The case had originally been brought as a class action by Raymond Benitez, a patient who alleged that Atrium Health had overcharged him and others through policies that prevented insurers from steering patients towards lower cost providers. Those restrictions, which Atrium was able to impose because of its dominant status in the region, required insurers to use Atrium Health's networks even when cheaper but comparable alternatives were available, according to the complaint.
Atrium Health agreed to a settlement with the Department of Justice and North Carolina’s Attorney General in 2018, which required it to stop using the anti-steering restrictions at issue in the case. The proposed class continued to pursue money damages however, arguing that “common sense” showed that the multistate health system was not a local government immune from private antitrust claims because its operations were not confined to North Carolina and it otherwise lacked distinguishing features traditionally associated with local government, such as the power to tax, or immunity from tort liability. U.S. District Court Judge Robert J. Conrad Jr. found that the Atrium Health did in fact have immunity under the Local Government Antitrust Act of 1984 (“LGAA”) because of its status as a public hospital authority created under Chapter 131E of the North Carolina General Statutes. The Fourth Circuit affirmed the lower court ruling earlier this year, finding that the hospital system essentially functioned as an extension of the local government, even while it agreed that the putative class’ argument that it should not be treated as such had “some common-sense appeal,” given Atrium Health operates in 47 different locations across North and South Carolina and plans to operate in Georgia. It nevertheless qualified as a “special function governmental unit” because the text of the LGAA does not limit the definition according to Benitez’ criteria.

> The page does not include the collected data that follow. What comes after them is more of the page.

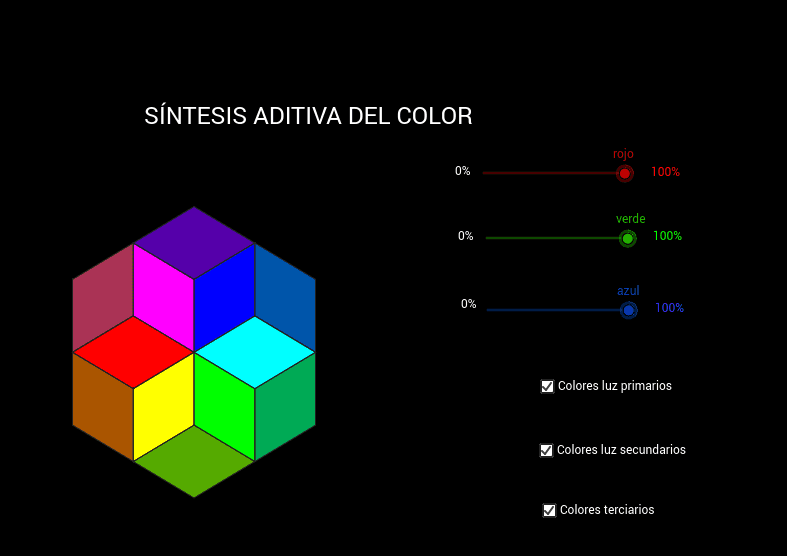 SÍNTESIS ADITIVA DEL COLOR

rojo
0% 100%

verde
0% 100%

azul
0% 100%

Colores luz primarios

Colores luz secundarios

Colores terciarios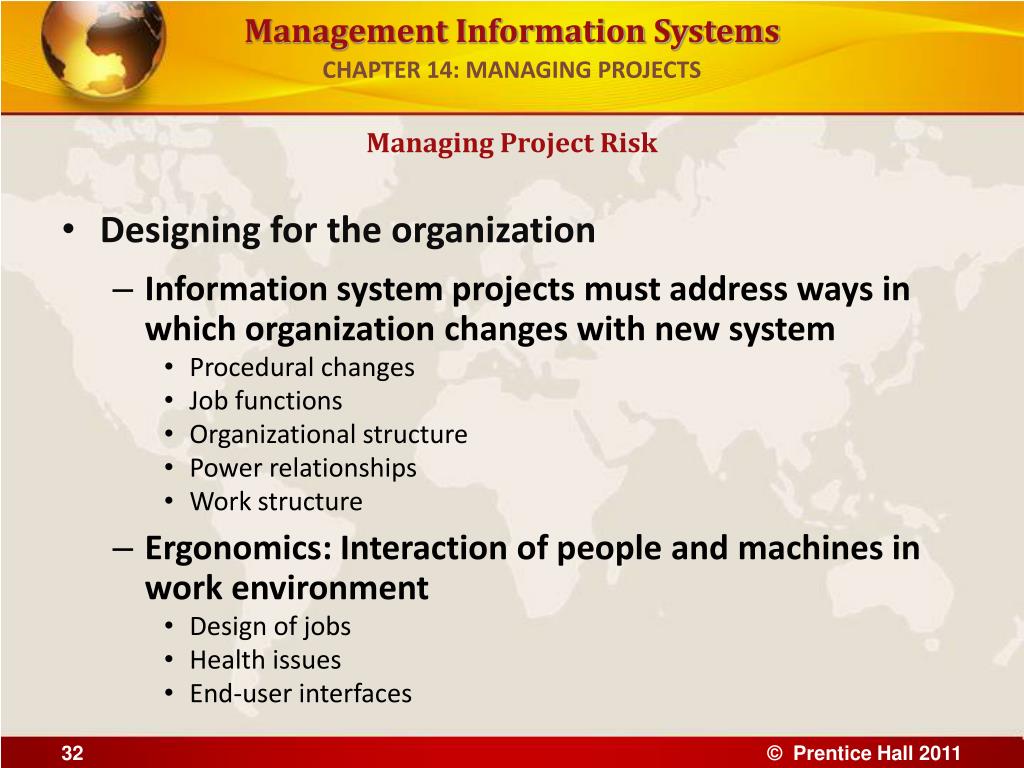 Management Information Systems
CHAPTER 14: MANAGING PROJECTS

Managing Project Risk

• Designing for the organization
– Information system projects must address ways in which organization changes with new system
• Procedural changes
• Job functions
• Organizational structure
• Power relationships
• Work structure
– Ergonomics: Interaction of people and machines in work environment
• Design of jobs
• Health issues
• End-user interfaces

32

© Prentice Hall 2011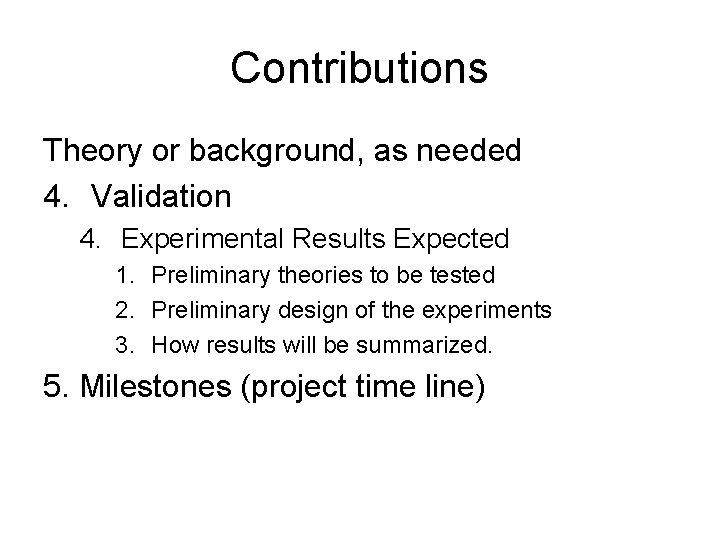 Contributions

Theory or background, as needed
4. Validation
4. Experimental Results Expected
1. Preliminary theories to be tested
2. Preliminary design of the experiments
3. How results will be summarized.
5. Milestones (project time line)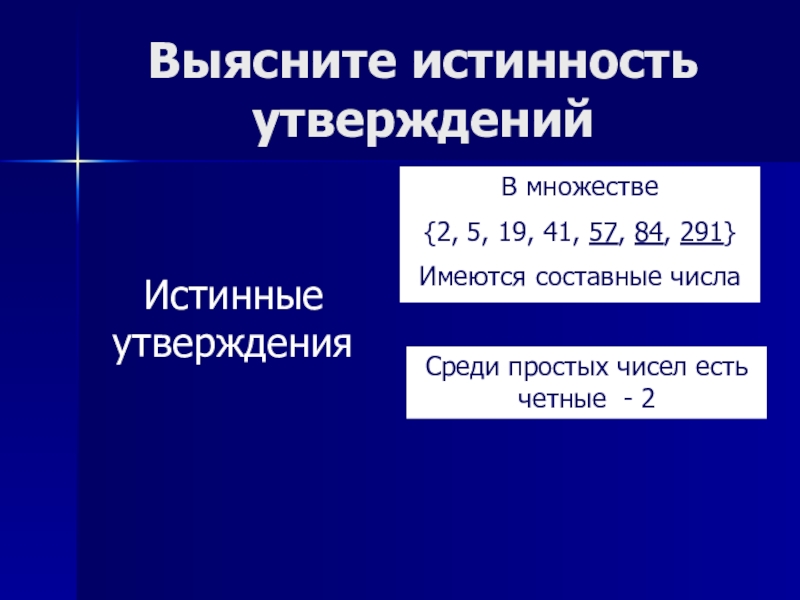 Выясните истинность утверждений

Истинные утверждения

В множестве

{2, 5, 19, 41, 57, 84, 291}

Имеются составные числа

Среди простых чисел есть четные - 2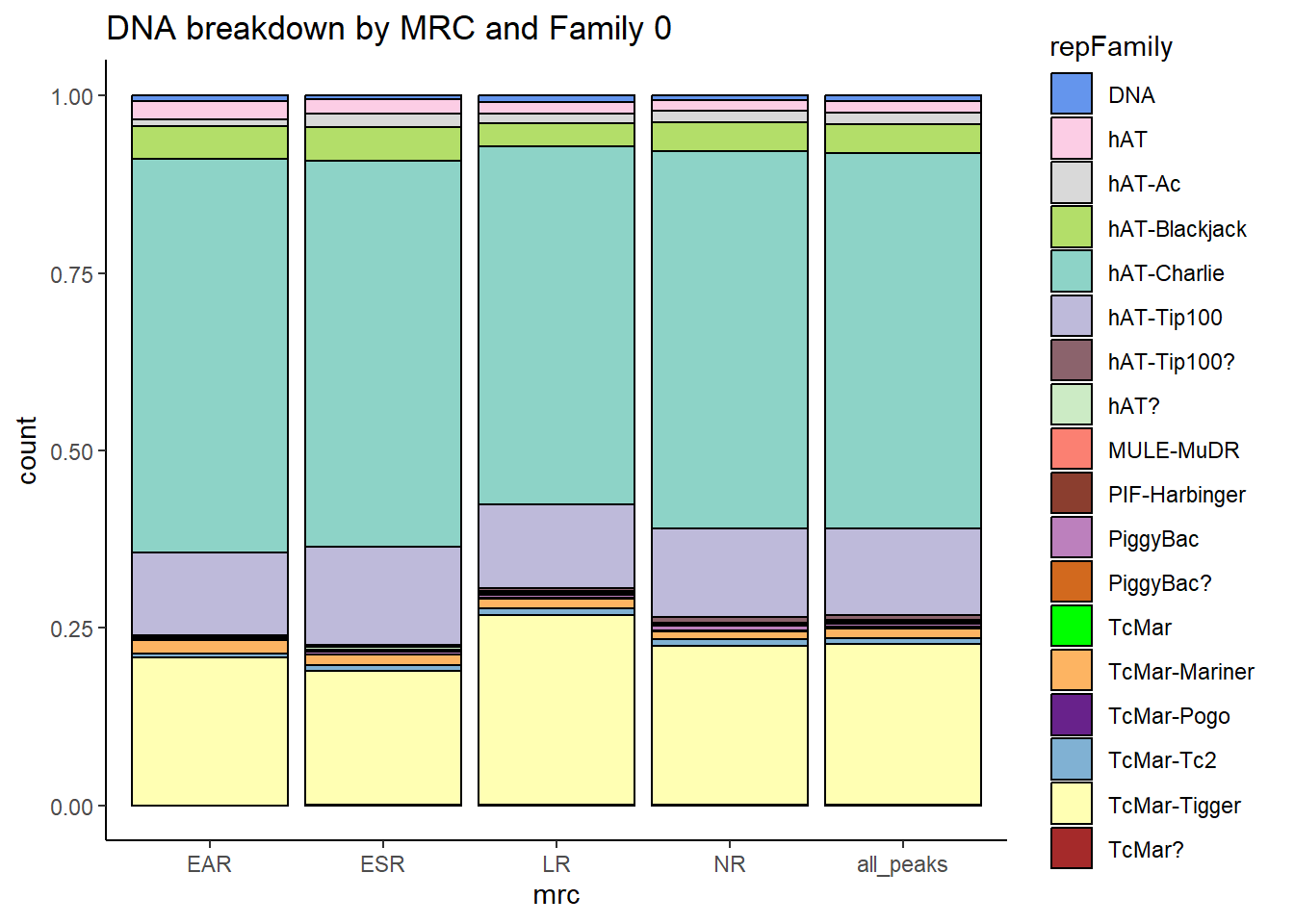 DNA breakdown by MRC and Family 0

count

1.00
0.75
0.50
0.25
0.00

EAR
ESR
LR
NR
all_peaks

mrc

repFamily
DNA
hAT
hAT-Ac
hAT-Blackjack
hAT-Charlie
hAT-Tip100
hAT-Tip100?
hAT?
MULE-MuDR
PIF-Harbinger
PiggyBac
PiggyBac?
TcMar
TcMar-Mariner
TcMar-Pogo
TcMar-Tc2
TcMar-Tigger
TcMar?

In his Supreme Court petition, Benitez again pressed the “common sense” point. The petition described Atrium Heath as “the second largest public health system in the United States, with a current presence in three states,” and argued that “companies that operate across any recognizable municipal or state lines at their own choosing cannot possibly be 'local governments' under any intelligible meaning of that term.” The petition also alleged that the Fourth Circuit’s holding was in direct conflict with a Tenth Circuit holding that a comparable Oklahoma health care entity that shares “all the relevant features of respondent’s operation” is not a local government shielded by antitrust immunity under the LGAA. Atrium Health responded saying that the petition did not adequately address the state laws that establish and supervise it and failed to cite any case or statutory authority for its claims. Atrium argued that the supposed circuit split was “driven by the difference between the laws of Oklahoma and North Carolina addressing different hospital structures, not by a doctrinally different approach between the circuits.”

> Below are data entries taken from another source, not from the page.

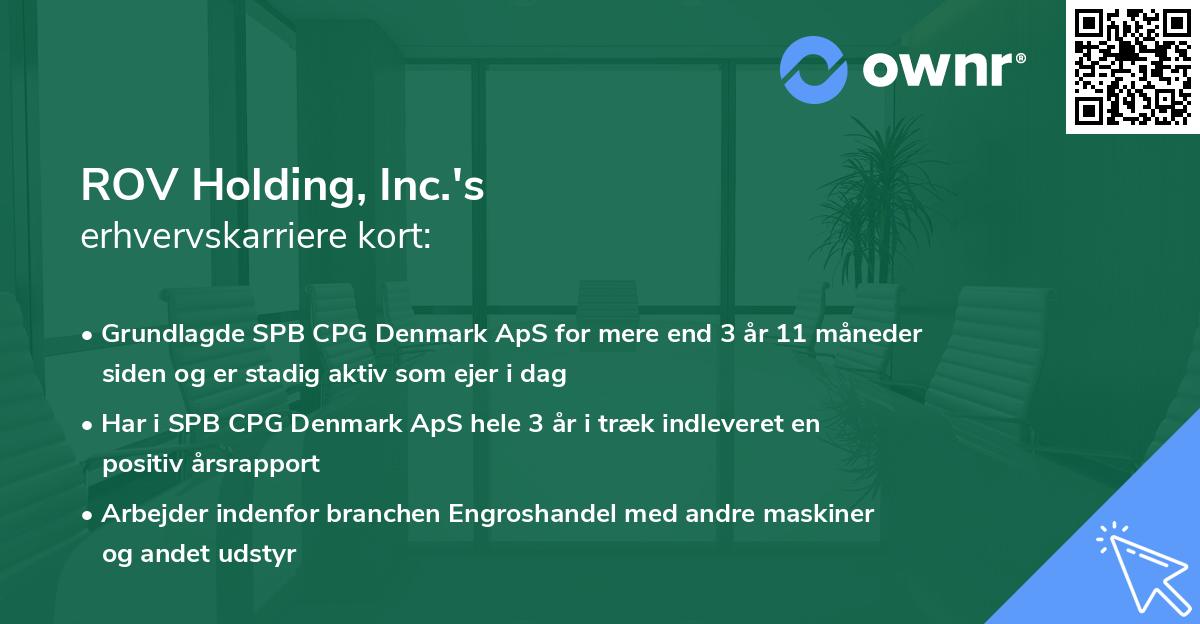 ownr®

ROV Holding, Inc.'s
erhvervskarriere kort:

• Grundlagde SPB CPG Denmark ApS for mere end 3 år 11 måneder siden og er stadig aktiv som ejer i dag

• Har i SPB CPG Denmark ApS hele 3 år i træk indleveret en positiv årsrapport

• Arbejder indenfor branchen Engroshandel med andre maskiner og andet udstyr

In trying to persuade the Supreme Court to review the case, the petition said that the issue was important because a large number of states have similar quasi-public dominant hospital systems with market power that continue to use anti-steering rules to “keep health care costs and premiums high, and prevent the competitive market from working.” Nevertheless, the Supreme Court’s denial spells the end of the road for this particular challenge to such alleged practices.